A new treaty aims to turn the idea of cross-border paperless trade into a reality
Feb 20 marks the entry into force of a new international agreement promoting paperless trade, a timely reminder of how the COVID-19 pandemic has brought digital solutions to regional development challenges into the limelight.
Paperless trade across borders has proven an effective way to mitigate trade disruptions since the onset of the crisis, enabling commerce to continue while limiting physical contact. Yet, despite the increasing acceptance of electronic documents across borders, implementation of cross-border paperless trade remains low, according to the United Nations Global Survey on Digital and Sustainable Trade Facilitation for Asia and the Pacific.
Across Asia and the Pacific, governments must move from time-consuming paper-based processes to electronic and traceable trade procedures that can significantly enhance competitiveness and address new challenges associated with e-commerce and the digital economy. In doing so, our region can also recover some of the US$200 billion in illicit financial flows that sharply reduce the capacity of governments to put in place support measures for vulnerable groups.
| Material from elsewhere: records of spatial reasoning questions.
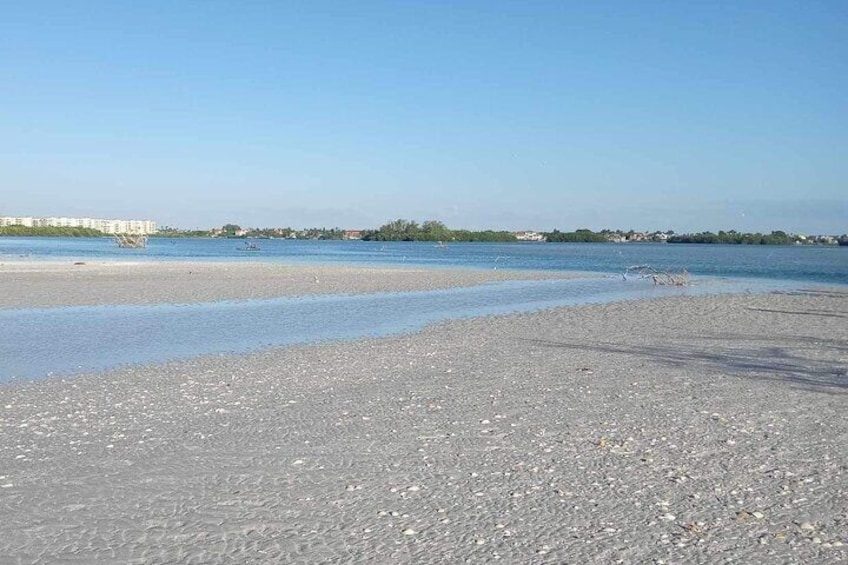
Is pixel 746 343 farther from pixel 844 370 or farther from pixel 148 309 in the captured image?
pixel 148 309

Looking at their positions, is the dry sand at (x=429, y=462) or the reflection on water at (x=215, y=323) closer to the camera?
the dry sand at (x=429, y=462)

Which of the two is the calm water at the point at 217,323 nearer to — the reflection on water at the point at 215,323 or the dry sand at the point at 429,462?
the reflection on water at the point at 215,323

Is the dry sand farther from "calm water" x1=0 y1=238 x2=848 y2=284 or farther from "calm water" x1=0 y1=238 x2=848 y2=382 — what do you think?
"calm water" x1=0 y1=238 x2=848 y2=284

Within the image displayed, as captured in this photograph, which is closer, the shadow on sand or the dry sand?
the dry sand

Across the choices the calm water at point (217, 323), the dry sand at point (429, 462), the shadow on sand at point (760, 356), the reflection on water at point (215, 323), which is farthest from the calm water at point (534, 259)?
the dry sand at point (429, 462)

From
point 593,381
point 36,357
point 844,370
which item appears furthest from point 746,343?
point 36,357

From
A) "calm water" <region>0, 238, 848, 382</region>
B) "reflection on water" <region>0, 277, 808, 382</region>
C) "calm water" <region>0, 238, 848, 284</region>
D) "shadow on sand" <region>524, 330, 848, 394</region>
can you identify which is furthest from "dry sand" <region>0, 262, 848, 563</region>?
→ "calm water" <region>0, 238, 848, 284</region>

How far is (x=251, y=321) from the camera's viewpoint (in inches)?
980

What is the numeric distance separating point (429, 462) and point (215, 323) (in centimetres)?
1638

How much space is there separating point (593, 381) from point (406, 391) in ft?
10.6

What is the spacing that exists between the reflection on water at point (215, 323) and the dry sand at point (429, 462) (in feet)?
6.97

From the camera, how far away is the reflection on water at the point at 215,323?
687 inches

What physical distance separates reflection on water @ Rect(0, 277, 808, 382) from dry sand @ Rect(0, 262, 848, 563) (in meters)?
2.12

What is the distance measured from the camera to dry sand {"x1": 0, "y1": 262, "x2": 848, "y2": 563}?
666cm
More than 25 countries worked together to develop the treaty, which is now open for accession to all 53 members of ESCAP. The five countries that have ratified or acceded to the treaty -- Azerbaijan, Bangladesh, China, the Islamic Republic of Iran and the Philippines -- represent a diverse group of countries spanning the wider Asia-Pacific region but all are committed to regional cooperation in this critical area. Armenia and Cambodia signed the treaty in 2017 while several other ESCAP members are in the process of completing their accession this year, before implementation of the agreement starts in earnest in 2022.